[Items drawn from a data source]

* Begin *

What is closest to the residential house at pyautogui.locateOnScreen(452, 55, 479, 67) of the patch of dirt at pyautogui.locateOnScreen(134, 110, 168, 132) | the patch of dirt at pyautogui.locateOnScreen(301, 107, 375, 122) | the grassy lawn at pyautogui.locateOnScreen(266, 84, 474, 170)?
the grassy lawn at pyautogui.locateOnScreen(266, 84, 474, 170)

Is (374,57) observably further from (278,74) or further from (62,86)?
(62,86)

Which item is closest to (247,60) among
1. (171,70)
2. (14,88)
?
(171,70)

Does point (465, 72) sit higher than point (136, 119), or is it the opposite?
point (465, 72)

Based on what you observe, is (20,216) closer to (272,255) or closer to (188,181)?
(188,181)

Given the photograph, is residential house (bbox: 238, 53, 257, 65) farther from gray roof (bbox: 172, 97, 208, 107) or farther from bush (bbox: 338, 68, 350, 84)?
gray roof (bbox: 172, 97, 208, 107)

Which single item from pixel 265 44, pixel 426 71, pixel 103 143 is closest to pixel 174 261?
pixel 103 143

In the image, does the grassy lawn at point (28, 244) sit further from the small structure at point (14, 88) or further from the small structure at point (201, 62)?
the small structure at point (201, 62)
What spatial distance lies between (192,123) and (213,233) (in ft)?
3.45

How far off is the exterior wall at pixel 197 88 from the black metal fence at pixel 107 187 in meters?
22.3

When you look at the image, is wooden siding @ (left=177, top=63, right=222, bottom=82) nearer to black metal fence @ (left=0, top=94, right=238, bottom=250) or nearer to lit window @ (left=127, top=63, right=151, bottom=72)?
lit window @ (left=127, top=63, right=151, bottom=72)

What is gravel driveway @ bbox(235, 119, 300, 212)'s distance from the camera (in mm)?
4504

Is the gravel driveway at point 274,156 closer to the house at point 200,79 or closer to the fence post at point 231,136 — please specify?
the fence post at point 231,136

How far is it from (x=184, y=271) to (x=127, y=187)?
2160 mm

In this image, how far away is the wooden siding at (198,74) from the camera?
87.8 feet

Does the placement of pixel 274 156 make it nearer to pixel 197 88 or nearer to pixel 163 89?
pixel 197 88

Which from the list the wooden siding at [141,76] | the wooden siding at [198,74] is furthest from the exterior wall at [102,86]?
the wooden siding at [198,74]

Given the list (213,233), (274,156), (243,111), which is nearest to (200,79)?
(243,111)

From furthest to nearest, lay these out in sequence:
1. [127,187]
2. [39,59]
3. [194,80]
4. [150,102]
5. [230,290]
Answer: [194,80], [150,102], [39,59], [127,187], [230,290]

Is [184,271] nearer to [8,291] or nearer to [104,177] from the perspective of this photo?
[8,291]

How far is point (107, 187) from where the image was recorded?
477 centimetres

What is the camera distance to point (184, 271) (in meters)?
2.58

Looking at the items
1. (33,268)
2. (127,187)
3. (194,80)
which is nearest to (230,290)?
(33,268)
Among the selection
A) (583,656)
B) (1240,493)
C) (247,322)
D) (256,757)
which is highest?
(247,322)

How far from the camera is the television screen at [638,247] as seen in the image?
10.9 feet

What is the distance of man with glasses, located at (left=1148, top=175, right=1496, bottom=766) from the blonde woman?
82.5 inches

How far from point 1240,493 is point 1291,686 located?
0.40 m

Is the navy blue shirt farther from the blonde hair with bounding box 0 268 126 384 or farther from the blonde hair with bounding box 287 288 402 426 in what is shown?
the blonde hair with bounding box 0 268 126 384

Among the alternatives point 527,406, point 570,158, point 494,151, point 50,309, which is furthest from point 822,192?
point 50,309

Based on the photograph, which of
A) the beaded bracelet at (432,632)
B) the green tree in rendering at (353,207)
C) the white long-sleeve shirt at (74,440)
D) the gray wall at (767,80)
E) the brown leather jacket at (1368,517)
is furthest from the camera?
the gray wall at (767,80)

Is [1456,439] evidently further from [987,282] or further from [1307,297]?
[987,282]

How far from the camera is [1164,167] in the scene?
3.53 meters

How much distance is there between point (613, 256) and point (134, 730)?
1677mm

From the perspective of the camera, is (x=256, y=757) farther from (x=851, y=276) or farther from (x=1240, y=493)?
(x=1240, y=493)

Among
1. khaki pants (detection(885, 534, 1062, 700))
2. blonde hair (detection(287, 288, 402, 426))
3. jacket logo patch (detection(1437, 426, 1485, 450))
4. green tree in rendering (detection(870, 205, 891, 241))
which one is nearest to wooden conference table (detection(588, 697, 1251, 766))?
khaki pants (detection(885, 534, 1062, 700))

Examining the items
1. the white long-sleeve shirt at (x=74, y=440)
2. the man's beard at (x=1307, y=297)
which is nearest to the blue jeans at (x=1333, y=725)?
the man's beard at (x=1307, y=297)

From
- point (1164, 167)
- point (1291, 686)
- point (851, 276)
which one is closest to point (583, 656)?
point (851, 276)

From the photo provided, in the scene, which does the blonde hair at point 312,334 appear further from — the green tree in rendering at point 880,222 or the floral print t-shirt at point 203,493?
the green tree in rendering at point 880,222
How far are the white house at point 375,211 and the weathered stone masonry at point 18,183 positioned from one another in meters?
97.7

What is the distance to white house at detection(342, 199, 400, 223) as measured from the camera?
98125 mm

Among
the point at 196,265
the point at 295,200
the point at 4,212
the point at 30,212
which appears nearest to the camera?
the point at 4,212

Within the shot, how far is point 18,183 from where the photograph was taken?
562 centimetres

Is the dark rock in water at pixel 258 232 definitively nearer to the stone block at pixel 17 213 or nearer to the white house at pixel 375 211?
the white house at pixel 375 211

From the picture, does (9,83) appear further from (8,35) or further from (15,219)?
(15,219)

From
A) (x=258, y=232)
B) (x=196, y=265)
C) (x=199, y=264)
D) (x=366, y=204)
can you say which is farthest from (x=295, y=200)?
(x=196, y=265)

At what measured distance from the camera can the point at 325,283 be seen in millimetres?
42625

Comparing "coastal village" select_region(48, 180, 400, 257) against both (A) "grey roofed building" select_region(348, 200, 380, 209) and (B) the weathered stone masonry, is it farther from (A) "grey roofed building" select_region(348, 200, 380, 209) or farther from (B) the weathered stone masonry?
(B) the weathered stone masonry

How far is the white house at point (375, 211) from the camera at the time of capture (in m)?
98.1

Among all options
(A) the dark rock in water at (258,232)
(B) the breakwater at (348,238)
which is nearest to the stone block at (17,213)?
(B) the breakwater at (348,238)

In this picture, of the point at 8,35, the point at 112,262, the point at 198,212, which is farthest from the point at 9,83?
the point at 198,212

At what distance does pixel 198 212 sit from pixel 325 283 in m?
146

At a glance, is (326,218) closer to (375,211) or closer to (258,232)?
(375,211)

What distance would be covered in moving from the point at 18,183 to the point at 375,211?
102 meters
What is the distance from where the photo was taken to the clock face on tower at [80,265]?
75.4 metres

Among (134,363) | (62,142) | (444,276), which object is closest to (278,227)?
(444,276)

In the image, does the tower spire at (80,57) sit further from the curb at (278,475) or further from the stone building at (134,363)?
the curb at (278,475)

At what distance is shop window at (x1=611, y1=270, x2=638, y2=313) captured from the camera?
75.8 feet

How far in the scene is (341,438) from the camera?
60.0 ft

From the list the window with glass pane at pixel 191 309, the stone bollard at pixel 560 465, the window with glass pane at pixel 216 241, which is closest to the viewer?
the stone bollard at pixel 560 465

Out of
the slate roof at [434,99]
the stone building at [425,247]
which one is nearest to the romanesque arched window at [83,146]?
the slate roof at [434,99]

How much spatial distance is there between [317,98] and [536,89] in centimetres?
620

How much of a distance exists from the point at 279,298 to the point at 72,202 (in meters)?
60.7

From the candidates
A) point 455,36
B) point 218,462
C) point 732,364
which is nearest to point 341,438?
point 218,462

* End *

• **Exercise**:
Rewrite all of the material above, changing each "camera" to "observer" and leaving every other part untouched.

• **Task answer**:
What is closest to the residential house at pyautogui.locateOnScreen(452, 55, 479, 67) of the patch of dirt at pyautogui.locateOnScreen(134, 110, 168, 132) | the patch of dirt at pyautogui.locateOnScreen(301, 107, 375, 122) | the grassy lawn at pyautogui.locateOnScreen(266, 84, 474, 170)?
the grassy lawn at pyautogui.locateOnScreen(266, 84, 474, 170)

Is (374,57) observably further from (278,74) or further from (62,86)?
(62,86)

Which item is closest to (247,60) among
1. (171,70)
2. (14,88)
?
(171,70)

Does point (465, 72) sit higher than point (136, 119), or is it the opposite?
point (465, 72)

Based on what you observe, is (20,216) closer to (272,255) or closer to (188,181)?
(188,181)

Given the photograph, is residential house (bbox: 238, 53, 257, 65) farther from gray roof (bbox: 172, 97, 208, 107) or farther from bush (bbox: 338, 68, 350, 84)?
gray roof (bbox: 172, 97, 208, 107)

Which single item from pixel 265 44, pixel 426 71, pixel 103 143 is closest to pixel 174 261?
pixel 103 143

In the image, does the grassy lawn at point (28, 244) sit further from the small structure at point (14, 88) or further from the small structure at point (201, 62)?
the small structure at point (201, 62)
What spatial distance lies between (192,123) and (213,233) (in ft)?
3.45

How far off is the exterior wall at pixel 197 88 from the black metal fence at pixel 107 187 in meters?
22.3

When you look at the image, is wooden siding @ (left=177, top=63, right=222, bottom=82) nearer to black metal fence @ (left=0, top=94, right=238, bottom=250) or nearer to lit window @ (left=127, top=63, right=151, bottom=72)?
lit window @ (left=127, top=63, right=151, bottom=72)

What is gravel driveway @ bbox(235, 119, 300, 212)'s distance from the observer (in mm)?
4504

Is the gravel driveway at point 274,156 closer to the house at point 200,79 or closer to the fence post at point 231,136 — please specify?
the fence post at point 231,136

How far is it from (x=184, y=271) to (x=127, y=187)?
2160 mm

In this image, how far away is the wooden siding at (198,74) from the observer?
87.8 feet

Does the placement of pixel 274 156 make it nearer to pixel 197 88 or nearer to pixel 163 89?
pixel 197 88

Which from the list the wooden siding at [141,76] | the wooden siding at [198,74] is furthest from the exterior wall at [102,86]?
the wooden siding at [198,74]

Given the list (213,233), (274,156), (243,111), which is nearest to (200,79)?
(243,111)

From furthest to nearest, lay these out in sequence:
1. [127,187]
2. [39,59]
3. [194,80]
4. [150,102]
5. [230,290]
Answer: [194,80], [150,102], [39,59], [127,187], [230,290]

Is [184,271] nearer to [8,291] or nearer to [104,177] from the perspective of this photo?
[8,291]

How far is point (107, 187) from where the image was recorded?
477 centimetres

What is the observer distance to point (184, 271) (in meters)?
2.58

Looking at the items
1. (33,268)
2. (127,187)
3. (194,80)
which is nearest to (230,290)?
(33,268)
Among the selection
A) (583,656)
B) (1240,493)
C) (247,322)
D) (256,757)
which is highest?
(247,322)

How far from the observer is the television screen at [638,247] as seen in the image?
10.9 feet

What is the distance of man with glasses, located at (left=1148, top=175, right=1496, bottom=766) from the blonde woman?
82.5 inches

How far from point 1240,493 is point 1291,686 located?
0.40 m

Is the navy blue shirt farther from the blonde hair with bounding box 0 268 126 384 or farther from the blonde hair with bounding box 287 288 402 426 in what is shown?
the blonde hair with bounding box 0 268 126 384

Among the alternatives point 527,406, point 570,158, point 494,151, point 50,309, which is furthest from point 822,192?
point 50,309

Based on the photograph, which of
A) the beaded bracelet at (432,632)
B) the green tree in rendering at (353,207)
C) the white long-sleeve shirt at (74,440)
D) the gray wall at (767,80)
E) the brown leather jacket at (1368,517)
is furthest from the observer?
the gray wall at (767,80)

Is [1456,439] evidently further from [987,282] or further from [1307,297]?
[987,282]

How far from the observer is [1164,167] in the scene?
3.53 meters

How much distance is there between point (613, 256) and point (134, 730)?
1677mm

From the perspective of the observer, is (x=256, y=757) farther from (x=851, y=276) or farther from (x=1240, y=493)?
(x=1240, y=493)

Among
1. khaki pants (detection(885, 534, 1062, 700))
2. blonde hair (detection(287, 288, 402, 426))
3. jacket logo patch (detection(1437, 426, 1485, 450))
4. green tree in rendering (detection(870, 205, 891, 241))
which one is nearest to wooden conference table (detection(588, 697, 1251, 766))?
khaki pants (detection(885, 534, 1062, 700))

Examining the items
1. the white long-sleeve shirt at (x=74, y=440)
2. the man's beard at (x=1307, y=297)
which is nearest to the blue jeans at (x=1333, y=725)?
the man's beard at (x=1307, y=297)

From
- point (1164, 167)
- point (1291, 686)
- point (851, 276)
which one is closest to point (583, 656)?
point (851, 276)

From the photo provided, in the scene, which does the blonde hair at point 312,334 appear further from — the green tree in rendering at point 880,222 or the floral print t-shirt at point 203,493?
the green tree in rendering at point 880,222
How far are the white house at point 375,211 and the weathered stone masonry at point 18,183 positioned from one another in meters?
97.7

What is the distance to white house at detection(342, 199, 400, 223) as measured from the observer?
98125 mm

Among
the point at 196,265
the point at 295,200
the point at 4,212
the point at 30,212
which appears nearest to the observer?
the point at 4,212

Within the shot, how far is point 18,183 from where the photograph was taken?
562 centimetres

Is the dark rock in water at pixel 258 232 definitively nearer to the stone block at pixel 17 213 or nearer to the white house at pixel 375 211?
the white house at pixel 375 211

From the picture, does (9,83) appear further from (8,35) or further from (15,219)?
(15,219)

From
A) (x=258, y=232)
B) (x=196, y=265)
C) (x=199, y=264)
D) (x=366, y=204)
can you say which is farthest from (x=295, y=200)?
(x=196, y=265)

At what measured distance from the observer can the point at 325,283 be seen in millimetres?
42625

Comparing "coastal village" select_region(48, 180, 400, 257) against both (A) "grey roofed building" select_region(348, 200, 380, 209) and (B) the weathered stone masonry, is it farther from (A) "grey roofed building" select_region(348, 200, 380, 209) or farther from (B) the weathered stone masonry?
(B) the weathered stone masonry

How far is the white house at point (375, 211) from the observer at the time of capture (in m)?
98.1

Among all options
(A) the dark rock in water at (258,232)
(B) the breakwater at (348,238)
which is nearest to the stone block at (17,213)?
(B) the breakwater at (348,238)

In this picture, of the point at 8,35, the point at 112,262, the point at 198,212, which is farthest from the point at 9,83?
the point at 198,212

At what distance does pixel 198 212 sit from pixel 325 283 in m?
146

At a glance, is (326,218) closer to (375,211) or closer to (258,232)?
(375,211)

What distance would be covered in moving from the point at 18,183 to the point at 375,211?
102 meters
What is the distance from where the photo was taken to the clock face on tower at [80,265]?
75.4 metres

Among (134,363) | (62,142) | (444,276), which object is closest to (278,227)?
(444,276)

In the image, does the tower spire at (80,57) sit further from the curb at (278,475) or further from the stone building at (134,363)?
the curb at (278,475)

At what distance is shop window at (x1=611, y1=270, x2=638, y2=313) captured from the observer?
75.8 feet

How far in the scene is (341,438) from the observer?
60.0 ft

From the list the window with glass pane at pixel 191 309, the stone bollard at pixel 560 465, the window with glass pane at pixel 216 241, which is closest to the viewer?
the stone bollard at pixel 560 465

Out of
the slate roof at [434,99]
the stone building at [425,247]
which one is nearest to the romanesque arched window at [83,146]?
the slate roof at [434,99]

How much spatial distance is there between [317,98] and [536,89] in centimetres?
620

How much of a distance exists from the point at 279,298 to the point at 72,202 (in meters)?
60.7

From the candidates
A) point 455,36
B) point 218,462
C) point 732,364
which is nearest to point 341,438?
point 218,462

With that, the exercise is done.